Monday, April 03, 2006

Kent English (3.26.06)




Parades
by Jesse Ball
(from The Paris Review no. 174)

And when you are finally caught and questioned,
it is discovered, sadly, that you know
nothing of use. Your captors exchange glances, nod.
You are released in the freedom of some afternoon,

some autumn of the year, your coat, hat, returned
as if to continue your life. Now it is you

in the world again. In yellowing rooms, life
becomes no more than the places where it occurs.
At the pier in darkness, parades will cross the water,
visible but once. Or I could say

I saw the wind coming hard along the river
touching all it passed.

How are things consequent? When they catch you
again, what will you say? That all things
may be weighed, may be raised and weighed
by two human hands?


Ovid in Tears
by Jack Gilbert
(from The Paris Review no. 175)

Love is like a garden in the heart, he said.
They asked him what he meant by garden.
He explained about gardens. "In the cities,"
he said, "there are places walled off where color
and decorum are magnified into a civilization.
Like a beautiful woman," he said.

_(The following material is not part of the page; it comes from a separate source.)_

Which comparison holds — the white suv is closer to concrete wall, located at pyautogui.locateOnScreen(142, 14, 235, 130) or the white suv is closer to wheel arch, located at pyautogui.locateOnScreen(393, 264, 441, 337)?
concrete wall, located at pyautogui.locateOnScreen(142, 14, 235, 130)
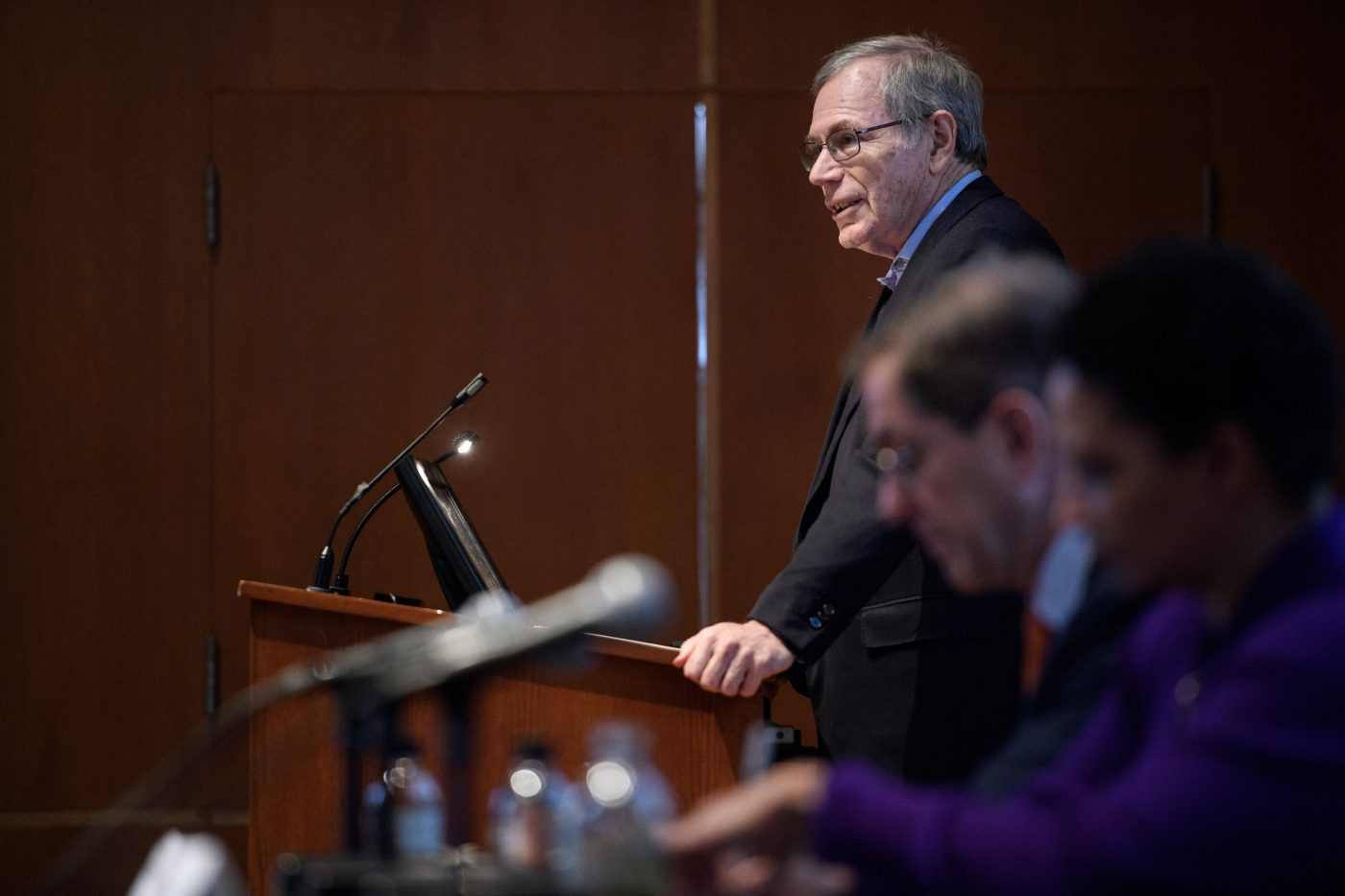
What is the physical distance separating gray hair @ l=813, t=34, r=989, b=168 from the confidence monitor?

How like
a woman, they asked. He remembered their wives
and said garden was just a figure of speech,
then called for drinks all around. Two rounds
later he was crying. Talking about how Charlemagne
couldn't read but still made a world. About Hagia
Sophia and putting a round dome on a square
base after nine hundred years of failure.
The hand holding him slipped and he fell.
"White stone in the white sunlight," he said
as they picked him up. "Not the great fires
built on the edge of the world." His voice grew
fainter as they carried him away. "Both the melody
and the symphony. The imperfect dancing
in the beautiful dance. The dance most of all."